Teacher Diana Shenouda also makes time to play with the students outside class. She sees firsthand the difficulty many of her students have adjusting to school and to their new structured lives in King Mariut.

“The kids don’t talk a lot about their problems — they are so young — but sometimes when you are playing with them, or chatting with them, you can sense what they have been through,” she says.

“You can tell many have had problems with their parents because they don’t like to talk about them. “Sometimes they say they hate them.”

Ms. Shenouda thinks of herself and the community of the Incarnate Word as surrogate parents. But when the children open up about their real parents and share their pain, Ms. Shenouda tries to teach them the importance of forgiveness and love.

“I tell them that they have to love their parents because God loves all of us,” she says. “We have to have love in our hearts, no matter what. Love is an important part of helping these kids — love for the kids, and love for their parents, too.”

Father Luis Montes has big plans for the City of Charity. But he worries that the global financial crisis will make it even harder for his modest community to bring them to fruition.

The recently signed lease on the schoolhouse expires in one year, and he fears he will have to move the school again.

He dreams that, one day, the City of Charity will have a 25-acre campus of its own, on which its houses and school will be in close proximity to one another.

Unfortunately, the realization of his dream will not be easy, to say the least.

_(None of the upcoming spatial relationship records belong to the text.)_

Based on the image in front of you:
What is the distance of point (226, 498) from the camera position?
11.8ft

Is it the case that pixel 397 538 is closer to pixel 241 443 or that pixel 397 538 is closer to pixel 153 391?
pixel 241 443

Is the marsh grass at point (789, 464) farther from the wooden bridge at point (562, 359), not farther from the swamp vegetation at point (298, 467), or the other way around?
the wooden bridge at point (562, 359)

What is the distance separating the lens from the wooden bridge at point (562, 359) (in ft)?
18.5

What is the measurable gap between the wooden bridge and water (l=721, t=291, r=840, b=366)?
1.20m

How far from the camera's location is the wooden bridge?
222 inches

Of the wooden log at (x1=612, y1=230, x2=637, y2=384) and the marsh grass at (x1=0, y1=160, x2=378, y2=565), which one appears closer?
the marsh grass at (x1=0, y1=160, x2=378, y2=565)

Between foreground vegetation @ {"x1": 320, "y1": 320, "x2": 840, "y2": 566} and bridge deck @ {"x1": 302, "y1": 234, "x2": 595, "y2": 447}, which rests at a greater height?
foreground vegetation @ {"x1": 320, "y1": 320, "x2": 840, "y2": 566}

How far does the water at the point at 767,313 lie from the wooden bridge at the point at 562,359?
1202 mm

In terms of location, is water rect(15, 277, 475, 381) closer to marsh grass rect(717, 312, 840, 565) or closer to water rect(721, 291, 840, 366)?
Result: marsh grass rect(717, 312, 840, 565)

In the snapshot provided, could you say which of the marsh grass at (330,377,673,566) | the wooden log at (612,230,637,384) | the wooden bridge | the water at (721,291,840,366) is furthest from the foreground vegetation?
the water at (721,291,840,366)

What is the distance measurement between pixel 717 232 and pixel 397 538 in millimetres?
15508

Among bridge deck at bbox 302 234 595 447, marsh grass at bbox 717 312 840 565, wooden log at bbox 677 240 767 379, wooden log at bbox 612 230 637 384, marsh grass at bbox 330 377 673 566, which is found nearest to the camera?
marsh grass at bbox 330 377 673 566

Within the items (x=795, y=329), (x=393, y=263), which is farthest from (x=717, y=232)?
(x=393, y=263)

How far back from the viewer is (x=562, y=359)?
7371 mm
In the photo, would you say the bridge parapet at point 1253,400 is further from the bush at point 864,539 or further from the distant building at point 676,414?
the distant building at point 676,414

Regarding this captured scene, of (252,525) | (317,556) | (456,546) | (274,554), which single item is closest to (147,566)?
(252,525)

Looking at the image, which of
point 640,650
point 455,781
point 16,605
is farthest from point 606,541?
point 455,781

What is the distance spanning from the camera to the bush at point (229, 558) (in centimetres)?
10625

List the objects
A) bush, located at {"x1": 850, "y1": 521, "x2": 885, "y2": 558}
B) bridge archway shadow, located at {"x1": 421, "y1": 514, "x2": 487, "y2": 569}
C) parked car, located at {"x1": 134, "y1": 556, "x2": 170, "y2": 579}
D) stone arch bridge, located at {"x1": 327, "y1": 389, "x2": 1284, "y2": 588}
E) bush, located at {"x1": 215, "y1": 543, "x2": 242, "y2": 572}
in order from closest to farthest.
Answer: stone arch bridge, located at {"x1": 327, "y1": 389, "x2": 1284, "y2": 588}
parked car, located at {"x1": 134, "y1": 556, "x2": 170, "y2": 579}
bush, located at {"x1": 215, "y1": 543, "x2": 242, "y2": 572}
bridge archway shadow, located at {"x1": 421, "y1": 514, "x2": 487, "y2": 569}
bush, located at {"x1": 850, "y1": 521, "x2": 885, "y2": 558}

Located near the Mediterranean Sea, King Mariut and its environs are studded with opulent villas. As a result, real estate values are high, the cost of land far too expensive for the institute to buy property and plant roots.

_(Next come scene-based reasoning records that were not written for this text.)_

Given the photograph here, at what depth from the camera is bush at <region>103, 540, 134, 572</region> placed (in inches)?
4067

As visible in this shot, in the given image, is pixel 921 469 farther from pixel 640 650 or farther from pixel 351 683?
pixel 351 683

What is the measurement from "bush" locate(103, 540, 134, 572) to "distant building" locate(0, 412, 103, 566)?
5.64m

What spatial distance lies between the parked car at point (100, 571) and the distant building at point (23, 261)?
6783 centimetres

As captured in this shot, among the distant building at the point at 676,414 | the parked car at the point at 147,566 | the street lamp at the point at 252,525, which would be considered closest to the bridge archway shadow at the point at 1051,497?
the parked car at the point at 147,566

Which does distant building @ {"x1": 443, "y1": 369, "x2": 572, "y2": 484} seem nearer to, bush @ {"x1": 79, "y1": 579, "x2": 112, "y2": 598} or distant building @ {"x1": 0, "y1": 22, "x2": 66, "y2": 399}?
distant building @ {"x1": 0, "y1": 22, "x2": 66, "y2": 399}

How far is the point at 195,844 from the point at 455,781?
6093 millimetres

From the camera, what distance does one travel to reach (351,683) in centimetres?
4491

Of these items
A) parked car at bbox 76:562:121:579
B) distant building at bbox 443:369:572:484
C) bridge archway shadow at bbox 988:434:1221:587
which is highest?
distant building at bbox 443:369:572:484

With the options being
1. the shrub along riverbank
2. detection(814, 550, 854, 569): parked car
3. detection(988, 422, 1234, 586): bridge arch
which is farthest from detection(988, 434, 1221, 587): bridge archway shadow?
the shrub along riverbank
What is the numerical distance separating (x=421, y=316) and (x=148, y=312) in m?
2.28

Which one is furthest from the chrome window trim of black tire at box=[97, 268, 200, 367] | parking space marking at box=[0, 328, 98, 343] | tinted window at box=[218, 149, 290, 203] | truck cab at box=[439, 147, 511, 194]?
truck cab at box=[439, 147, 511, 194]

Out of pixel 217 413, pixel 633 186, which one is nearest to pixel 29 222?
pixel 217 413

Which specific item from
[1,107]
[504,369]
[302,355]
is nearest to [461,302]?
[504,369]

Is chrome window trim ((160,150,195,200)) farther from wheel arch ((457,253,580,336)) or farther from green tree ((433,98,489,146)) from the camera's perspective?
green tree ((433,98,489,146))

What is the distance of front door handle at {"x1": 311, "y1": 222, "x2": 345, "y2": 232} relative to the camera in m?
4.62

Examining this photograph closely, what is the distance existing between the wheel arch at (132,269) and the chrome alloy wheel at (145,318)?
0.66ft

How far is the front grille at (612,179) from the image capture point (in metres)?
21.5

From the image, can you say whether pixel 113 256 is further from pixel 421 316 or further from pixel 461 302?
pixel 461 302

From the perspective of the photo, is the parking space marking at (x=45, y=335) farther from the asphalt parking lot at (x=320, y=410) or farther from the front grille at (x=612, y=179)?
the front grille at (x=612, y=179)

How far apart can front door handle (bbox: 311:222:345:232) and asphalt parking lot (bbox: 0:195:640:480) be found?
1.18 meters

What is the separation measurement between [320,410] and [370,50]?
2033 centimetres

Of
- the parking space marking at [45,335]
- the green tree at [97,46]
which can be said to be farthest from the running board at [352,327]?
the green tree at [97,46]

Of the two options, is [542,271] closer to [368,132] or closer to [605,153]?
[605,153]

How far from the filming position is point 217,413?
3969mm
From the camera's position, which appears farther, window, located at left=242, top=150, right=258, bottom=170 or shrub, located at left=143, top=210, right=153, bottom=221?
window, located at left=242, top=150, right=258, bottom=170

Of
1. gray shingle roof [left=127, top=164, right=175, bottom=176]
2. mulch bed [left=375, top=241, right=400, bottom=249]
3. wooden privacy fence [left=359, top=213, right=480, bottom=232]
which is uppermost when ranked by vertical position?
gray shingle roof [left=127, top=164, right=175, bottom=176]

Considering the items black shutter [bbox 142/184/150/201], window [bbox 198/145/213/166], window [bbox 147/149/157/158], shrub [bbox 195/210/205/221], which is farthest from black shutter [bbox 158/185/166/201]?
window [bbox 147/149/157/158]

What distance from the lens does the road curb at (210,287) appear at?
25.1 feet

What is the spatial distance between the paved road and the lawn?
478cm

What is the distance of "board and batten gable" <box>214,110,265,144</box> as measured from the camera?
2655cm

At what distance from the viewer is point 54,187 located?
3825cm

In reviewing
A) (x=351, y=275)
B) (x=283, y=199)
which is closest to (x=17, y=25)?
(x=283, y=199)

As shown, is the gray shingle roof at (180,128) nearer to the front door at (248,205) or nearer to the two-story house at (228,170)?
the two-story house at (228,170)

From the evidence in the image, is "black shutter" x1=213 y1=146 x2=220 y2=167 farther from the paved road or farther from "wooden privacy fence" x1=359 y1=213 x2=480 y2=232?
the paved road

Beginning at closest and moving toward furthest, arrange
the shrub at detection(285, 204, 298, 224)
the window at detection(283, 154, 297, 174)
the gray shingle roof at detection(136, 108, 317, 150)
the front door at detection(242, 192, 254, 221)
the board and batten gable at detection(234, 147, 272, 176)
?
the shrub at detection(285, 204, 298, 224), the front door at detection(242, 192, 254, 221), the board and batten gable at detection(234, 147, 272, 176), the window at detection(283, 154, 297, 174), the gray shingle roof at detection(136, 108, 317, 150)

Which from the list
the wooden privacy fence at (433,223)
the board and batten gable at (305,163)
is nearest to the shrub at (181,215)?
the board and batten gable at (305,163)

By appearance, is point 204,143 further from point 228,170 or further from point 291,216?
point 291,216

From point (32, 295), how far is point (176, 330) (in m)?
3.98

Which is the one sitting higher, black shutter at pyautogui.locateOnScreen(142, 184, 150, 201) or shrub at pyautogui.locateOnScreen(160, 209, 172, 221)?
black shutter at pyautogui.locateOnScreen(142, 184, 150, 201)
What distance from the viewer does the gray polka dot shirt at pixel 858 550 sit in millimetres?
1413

Father Luis estimates that purchasing enough land for the complex would run more than $500,000 and almost $4 million in all to build the campus he desires. As it is, money is tight. The City of Charity costs $11,000 a month to run. And when the community signed the lease on the new schoolhouse, committing $6,700 in rent for the year, they had no idea how they would manage.

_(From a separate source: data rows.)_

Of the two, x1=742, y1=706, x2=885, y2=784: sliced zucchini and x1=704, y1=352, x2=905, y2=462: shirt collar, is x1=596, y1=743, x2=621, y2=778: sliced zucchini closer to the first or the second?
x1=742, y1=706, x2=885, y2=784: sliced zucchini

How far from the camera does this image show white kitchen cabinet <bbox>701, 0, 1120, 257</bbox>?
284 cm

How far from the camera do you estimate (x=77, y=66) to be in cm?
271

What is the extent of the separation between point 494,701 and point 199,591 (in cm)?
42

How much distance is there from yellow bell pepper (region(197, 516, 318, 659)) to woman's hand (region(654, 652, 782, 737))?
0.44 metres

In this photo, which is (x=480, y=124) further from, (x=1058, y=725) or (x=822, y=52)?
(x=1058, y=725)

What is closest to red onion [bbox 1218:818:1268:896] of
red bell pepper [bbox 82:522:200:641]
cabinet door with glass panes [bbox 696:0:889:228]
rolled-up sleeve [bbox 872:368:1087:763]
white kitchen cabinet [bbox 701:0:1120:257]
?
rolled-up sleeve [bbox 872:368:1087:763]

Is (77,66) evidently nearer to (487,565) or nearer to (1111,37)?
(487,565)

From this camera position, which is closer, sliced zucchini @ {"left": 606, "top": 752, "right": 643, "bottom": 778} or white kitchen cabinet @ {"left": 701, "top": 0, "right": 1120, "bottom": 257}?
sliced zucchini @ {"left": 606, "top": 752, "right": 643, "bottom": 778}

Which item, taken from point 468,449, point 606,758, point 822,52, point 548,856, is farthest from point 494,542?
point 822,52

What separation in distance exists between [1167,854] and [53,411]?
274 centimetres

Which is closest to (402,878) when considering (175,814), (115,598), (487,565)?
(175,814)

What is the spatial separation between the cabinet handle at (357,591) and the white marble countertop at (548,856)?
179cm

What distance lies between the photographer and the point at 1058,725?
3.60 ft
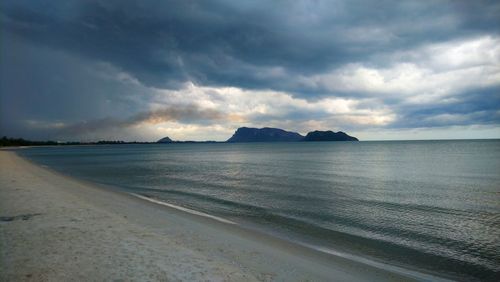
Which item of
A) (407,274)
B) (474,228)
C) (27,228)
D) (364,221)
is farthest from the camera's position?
(364,221)

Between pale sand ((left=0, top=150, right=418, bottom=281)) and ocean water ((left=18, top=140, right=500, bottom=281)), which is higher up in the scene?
pale sand ((left=0, top=150, right=418, bottom=281))

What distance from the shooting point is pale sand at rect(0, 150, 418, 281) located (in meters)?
8.67

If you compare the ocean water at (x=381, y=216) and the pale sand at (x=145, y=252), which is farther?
the ocean water at (x=381, y=216)

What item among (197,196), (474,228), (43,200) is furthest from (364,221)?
(43,200)

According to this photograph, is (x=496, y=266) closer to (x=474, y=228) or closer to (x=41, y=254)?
(x=474, y=228)

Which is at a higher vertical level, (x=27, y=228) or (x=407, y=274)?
(x=27, y=228)

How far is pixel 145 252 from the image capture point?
10359mm

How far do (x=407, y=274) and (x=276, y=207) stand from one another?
12.0m

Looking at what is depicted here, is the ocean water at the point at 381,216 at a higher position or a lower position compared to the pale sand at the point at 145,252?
lower

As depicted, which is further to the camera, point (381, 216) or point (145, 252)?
point (381, 216)

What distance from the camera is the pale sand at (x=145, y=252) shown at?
8672 mm

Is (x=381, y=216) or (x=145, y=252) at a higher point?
(x=145, y=252)

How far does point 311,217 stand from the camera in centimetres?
1897

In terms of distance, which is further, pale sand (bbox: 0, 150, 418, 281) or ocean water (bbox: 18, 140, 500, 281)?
ocean water (bbox: 18, 140, 500, 281)
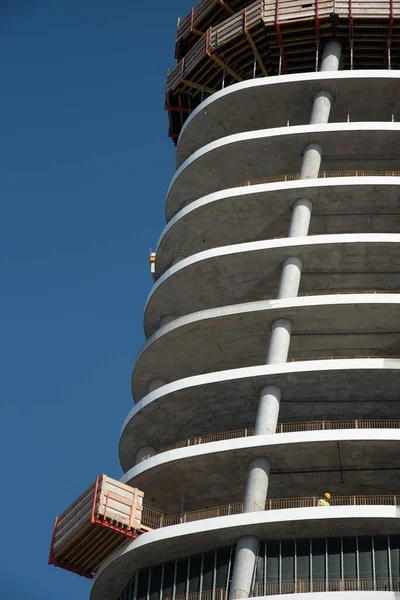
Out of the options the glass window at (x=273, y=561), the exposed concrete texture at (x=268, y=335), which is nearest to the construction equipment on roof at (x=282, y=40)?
the exposed concrete texture at (x=268, y=335)

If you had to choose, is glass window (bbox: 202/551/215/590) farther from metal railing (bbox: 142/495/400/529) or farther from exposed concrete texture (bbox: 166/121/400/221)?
exposed concrete texture (bbox: 166/121/400/221)

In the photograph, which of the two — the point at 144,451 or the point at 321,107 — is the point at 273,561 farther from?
the point at 321,107

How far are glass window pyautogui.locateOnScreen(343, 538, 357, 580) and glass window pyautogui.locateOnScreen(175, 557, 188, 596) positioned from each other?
21.1ft

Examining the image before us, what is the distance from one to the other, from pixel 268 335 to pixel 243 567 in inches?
548

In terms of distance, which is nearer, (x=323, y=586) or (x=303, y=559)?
(x=323, y=586)

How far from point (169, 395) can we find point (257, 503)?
8.13m

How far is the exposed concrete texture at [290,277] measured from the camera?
55.6m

“We get the money from heaven,” he says. “If you ask where we get it exactly, I really don’t know.”

The sisters say they spend about 40 percent of their time soliciting aid, making 70 different appeals last year alone. While a considerable amount of financial support comes from outside Egypt, Egyptians themselves provide the lion’s share. In spite of the current economic crisis, the local people are generous. While some give money, many make donations in kind. For instance, a private school in Alexandria donated its old desks after a recent renovation. Local factories and local business leaders also provide much of the facility’s day-to-day necessities.

“People give us the things they know how to make,” says Father Luis. “Tables, wood, food, cleaning supplies, clothes, medicine, everything. Maybe 50 percent of the help we get from local people is like that.

“Really, at this moment, we are receiving more help from the community than ever before,” he continues, smiling at the children as they run around him in the yard. “But we are happy to be like this because it means we put our trust in God every minute.”

Based in Cairo, Liam Stack reports regularly for The Guardian. Sean Sprague is a frequent contributor to these pages.